Y’know when someone orders pizza for your group and you don’t like any of the toppings they picked? Well, the Czech Republic now finds itself in a similar pickle. See, it’s not quite on board with the European Union’s pledge to ban the sale of gas- and diesel-powered internal combustion cars by 2035. Czech prime minister Andrej Babis even told iDnes, “We will not agree with the ban on selling fossil fuel-powered cars. It’s not possible. We can’t dictate here what green fanatics devised in the European Parliament.”
Babis reportedly goes on to say that the Czech Republic will support an EV infrastructure but refuses to subsidize actual EV production.

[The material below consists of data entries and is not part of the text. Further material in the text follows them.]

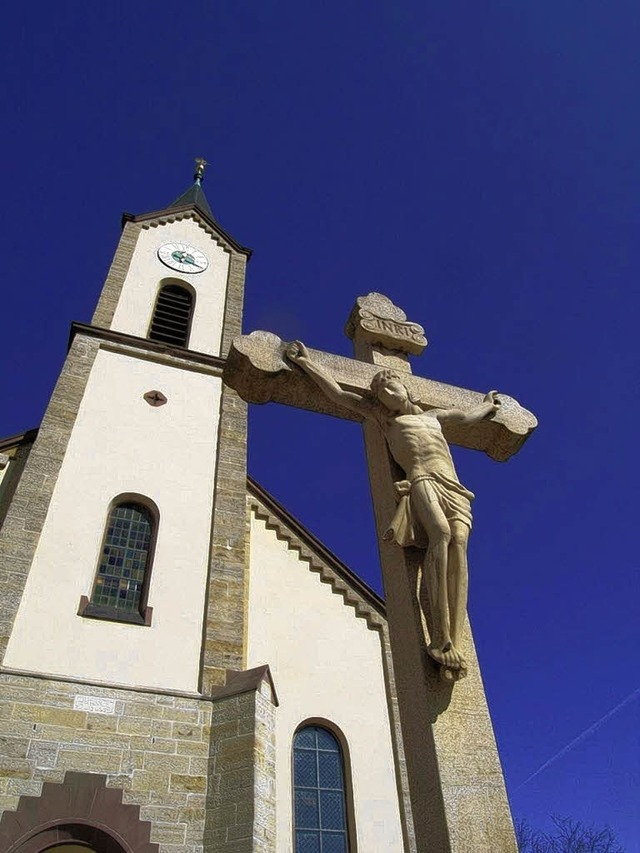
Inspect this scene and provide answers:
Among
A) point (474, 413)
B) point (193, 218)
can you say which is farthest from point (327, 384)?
point (193, 218)

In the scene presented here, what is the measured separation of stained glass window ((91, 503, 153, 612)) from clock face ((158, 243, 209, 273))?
31.5 ft

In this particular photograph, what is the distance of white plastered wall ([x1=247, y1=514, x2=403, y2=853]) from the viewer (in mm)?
10664

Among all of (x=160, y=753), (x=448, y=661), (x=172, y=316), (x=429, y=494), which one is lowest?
(x=448, y=661)

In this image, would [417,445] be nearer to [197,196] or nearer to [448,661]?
[448,661]

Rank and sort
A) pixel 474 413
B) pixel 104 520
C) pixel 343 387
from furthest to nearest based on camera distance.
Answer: pixel 104 520 < pixel 474 413 < pixel 343 387

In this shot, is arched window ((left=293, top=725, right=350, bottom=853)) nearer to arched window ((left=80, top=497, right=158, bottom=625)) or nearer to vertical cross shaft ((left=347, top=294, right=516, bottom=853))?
arched window ((left=80, top=497, right=158, bottom=625))

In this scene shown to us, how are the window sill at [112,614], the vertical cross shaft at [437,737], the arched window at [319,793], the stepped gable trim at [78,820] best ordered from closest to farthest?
the vertical cross shaft at [437,737]
the stepped gable trim at [78,820]
the arched window at [319,793]
the window sill at [112,614]

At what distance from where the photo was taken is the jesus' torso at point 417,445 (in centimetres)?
456

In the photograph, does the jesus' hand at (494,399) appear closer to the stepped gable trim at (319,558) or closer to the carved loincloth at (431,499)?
the carved loincloth at (431,499)

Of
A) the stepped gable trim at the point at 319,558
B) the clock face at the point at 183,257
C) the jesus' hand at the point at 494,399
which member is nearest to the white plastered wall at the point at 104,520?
the stepped gable trim at the point at 319,558

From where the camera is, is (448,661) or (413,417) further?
(413,417)

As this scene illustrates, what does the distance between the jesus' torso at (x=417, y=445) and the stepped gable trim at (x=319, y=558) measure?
346 inches

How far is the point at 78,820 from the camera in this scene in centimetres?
838

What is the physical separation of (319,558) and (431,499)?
997cm
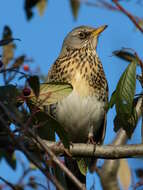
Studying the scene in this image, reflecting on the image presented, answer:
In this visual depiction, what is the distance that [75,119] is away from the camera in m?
4.71

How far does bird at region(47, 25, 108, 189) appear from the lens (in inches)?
179

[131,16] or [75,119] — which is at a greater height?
[131,16]

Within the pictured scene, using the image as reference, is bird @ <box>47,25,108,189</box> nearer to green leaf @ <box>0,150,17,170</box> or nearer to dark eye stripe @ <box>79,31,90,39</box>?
dark eye stripe @ <box>79,31,90,39</box>

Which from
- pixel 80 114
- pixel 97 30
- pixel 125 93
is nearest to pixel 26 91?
pixel 125 93

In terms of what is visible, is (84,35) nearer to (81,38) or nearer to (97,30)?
(81,38)

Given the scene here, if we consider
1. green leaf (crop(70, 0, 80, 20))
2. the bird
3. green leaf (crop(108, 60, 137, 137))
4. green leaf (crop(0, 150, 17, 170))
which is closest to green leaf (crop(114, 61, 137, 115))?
green leaf (crop(108, 60, 137, 137))

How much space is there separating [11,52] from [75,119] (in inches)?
66.6

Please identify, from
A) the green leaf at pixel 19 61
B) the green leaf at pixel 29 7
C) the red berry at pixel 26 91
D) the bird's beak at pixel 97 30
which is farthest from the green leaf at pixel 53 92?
the bird's beak at pixel 97 30

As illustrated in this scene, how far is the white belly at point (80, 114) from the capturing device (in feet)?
14.8

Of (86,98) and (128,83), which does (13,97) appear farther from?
(86,98)

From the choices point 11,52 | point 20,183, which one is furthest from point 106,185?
point 11,52

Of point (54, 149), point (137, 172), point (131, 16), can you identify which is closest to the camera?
point (131, 16)

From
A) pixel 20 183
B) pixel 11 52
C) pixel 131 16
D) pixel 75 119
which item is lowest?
pixel 75 119

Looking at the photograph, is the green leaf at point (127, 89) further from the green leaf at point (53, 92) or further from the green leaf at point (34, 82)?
the green leaf at point (34, 82)
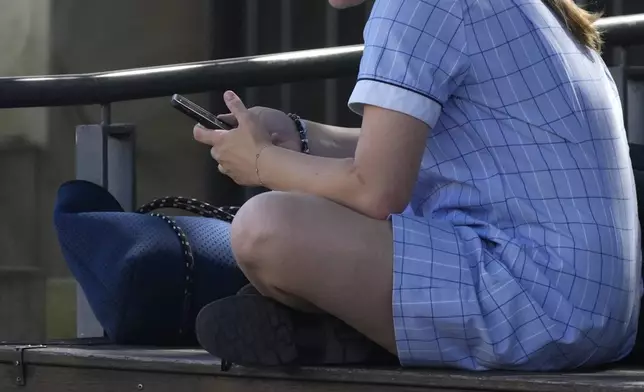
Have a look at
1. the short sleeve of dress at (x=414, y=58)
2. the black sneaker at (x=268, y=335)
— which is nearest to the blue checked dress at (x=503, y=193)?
the short sleeve of dress at (x=414, y=58)

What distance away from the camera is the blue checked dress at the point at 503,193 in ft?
6.67

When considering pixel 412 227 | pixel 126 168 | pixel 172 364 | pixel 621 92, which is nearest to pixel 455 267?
pixel 412 227

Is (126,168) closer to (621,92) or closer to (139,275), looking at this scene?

According to Bloomberg, one-third of the country’s economy is tied to the automotive industry, with the Volkswagen Group-owned, homegrown Škoda brand operating two domestic factories in addition to other plants churning out Toyota and Hyundai products. So, any radical change in the European automotive landscape would likely also mean major disruption for the livelihoods of the Czech people. The report also points out that Babis is up for re-election next month. Are the Czech prime minister’s words simply pandering to a population that he hopes will let him keep his job? Maybe, maybe not.
Either way, similar drama recently broke out when we all learned that Italy was in talks to exempt its exotic marques like Ferrari and Lamborghini from the same ICE ban. It didn’t take long for Porsche, which already has a high-performance EV on the market in the form of the Taycan, to then call foul.
Over the past few years, jurisdiction after jurisdiction has laid out intentions to stop the sale of fossil fuel-burning automobiles by the middle of the next decade. These include but aren’t limited to California, Canada, and the United Kingdom which, in case you forgot, is no longer part of the E.U.